DCC data re adjusted rwte values, no su or dtw_cm values.

LM notes 2012-12-04

eb2 UM – Well showed up in 2017 without label in the field. Changed all labels to well 100 for 2018 and 2019 for UM and 99 with stick up of ~64 cm in eb2 dx.

lb6 SIU1 600 – Changed to 600 based on GIS and previous notes.

oxbow 212/214/215 – Changed staff gauge label to 212. GIS discrepancy showed labels 214 and 215 which were different from the field label 212. Staff gauge was labeled 212 in previous years.

wb2 NA – Changed to 211 to match GPS location.

wb2 21b – Changed well ID to 211 and site to wb2. This is the upland well labeled in field as 21/211 which does not correspond to the GPS locations for the well labeled 21.

wb1 NA – Changed to wb2 and 211 to match well stick up and GPS locations elk4 NA – Changed staff gauge “NA” label to staff gauge 221.

lb6 STU1600 – Changed staff gauge to 600. Only one well had 600 in the label (STU1600 on well, and 600 in GIS).

crystal NA – changed wells labeled as NA as 399. Stick up and locations were identical. All were in new plots set up in 2018.

crystal sg – Changed unmarked staff gauges as 999. No label present in the field or location recorded in GIS data.

wb1 21a – Change well ID to 21 and site to wb2 to match GPS data.

wb1 21b – Changed well ID to 211 and site to wb2. This is the upland well labeled in field as 21/211 which does not correspond to the GPS locations for the well labeled 21.

lb2 SG – changed staff gauge 209 and SG to 208. Staff gauge was not labeled in the field and GIS had both labels 208 and 209. Staff gauge 208 was present in earlier years (since 2008) and there was only one staff gauge present at the site for all years.

lb6 SG Changed to 651. New staff gauge in 2018.

wb1 21/211 – Changed site label to wb2 and well label to 211. Upland well always dry and labeled 21/211 in the field. Label 21 or 211 does not correspond with the site or GIS positions so must be differentiated from well 21 located at wb2.

oxbow 108/8 – Changed staff gauge label to 108. GIS discrepancy showed label 108 which was different from the field label 8. Staff gauge was labeled 108 in previous years.
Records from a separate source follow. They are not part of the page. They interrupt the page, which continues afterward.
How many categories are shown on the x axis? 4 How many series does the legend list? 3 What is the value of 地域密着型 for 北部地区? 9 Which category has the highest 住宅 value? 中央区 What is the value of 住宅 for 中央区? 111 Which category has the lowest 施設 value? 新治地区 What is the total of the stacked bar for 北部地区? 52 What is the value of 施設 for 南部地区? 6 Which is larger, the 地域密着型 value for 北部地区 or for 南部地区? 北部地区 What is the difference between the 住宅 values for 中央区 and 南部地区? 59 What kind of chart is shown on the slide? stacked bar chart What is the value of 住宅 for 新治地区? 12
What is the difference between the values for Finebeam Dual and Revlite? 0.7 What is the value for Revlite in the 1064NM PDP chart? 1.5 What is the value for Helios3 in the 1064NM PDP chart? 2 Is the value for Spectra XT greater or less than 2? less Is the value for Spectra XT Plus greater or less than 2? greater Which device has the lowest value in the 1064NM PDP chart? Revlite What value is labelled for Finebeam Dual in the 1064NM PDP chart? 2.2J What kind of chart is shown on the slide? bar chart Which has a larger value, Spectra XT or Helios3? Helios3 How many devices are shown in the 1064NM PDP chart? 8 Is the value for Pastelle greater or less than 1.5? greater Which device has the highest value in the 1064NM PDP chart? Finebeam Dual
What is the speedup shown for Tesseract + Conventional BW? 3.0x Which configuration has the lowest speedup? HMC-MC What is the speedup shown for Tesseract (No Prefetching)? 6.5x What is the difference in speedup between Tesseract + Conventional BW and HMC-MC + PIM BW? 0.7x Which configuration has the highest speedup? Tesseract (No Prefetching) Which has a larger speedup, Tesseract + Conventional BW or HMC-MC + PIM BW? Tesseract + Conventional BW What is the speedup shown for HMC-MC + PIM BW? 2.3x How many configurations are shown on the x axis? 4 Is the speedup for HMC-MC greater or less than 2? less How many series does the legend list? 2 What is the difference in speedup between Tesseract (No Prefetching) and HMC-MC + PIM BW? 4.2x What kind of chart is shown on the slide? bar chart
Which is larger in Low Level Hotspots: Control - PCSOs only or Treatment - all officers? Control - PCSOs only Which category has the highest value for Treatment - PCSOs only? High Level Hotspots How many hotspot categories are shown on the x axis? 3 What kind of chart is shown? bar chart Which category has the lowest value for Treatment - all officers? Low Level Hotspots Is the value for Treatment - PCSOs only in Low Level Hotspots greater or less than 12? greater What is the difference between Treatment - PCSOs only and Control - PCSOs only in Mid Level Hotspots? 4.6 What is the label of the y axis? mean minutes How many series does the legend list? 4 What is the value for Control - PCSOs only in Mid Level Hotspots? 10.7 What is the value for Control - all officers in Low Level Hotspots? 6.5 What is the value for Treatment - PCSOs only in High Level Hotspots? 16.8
oxbow 105/5 – Changed staff gauge label to 105. GIS discrepancy showed label 105 which was different from the field label 5. Staff gauge was labeled 105 in previous years.

crystal NA – Changed well NAs to 399. All were in identical locations and had similar stick ups. All located in plots set up in 2018.

hailbuff175/75 – Changed well label 175/75 to 75. Changed hailbuff to hailbuf.

elk NA – Inconclusive.

lb5 39119 – Changed to 5002. Staff gauge added in 2018 and was not labeled in the field.

eb1 127/27 – Changed to 127. Label was tough to see in the field and 127 lines up with GIS.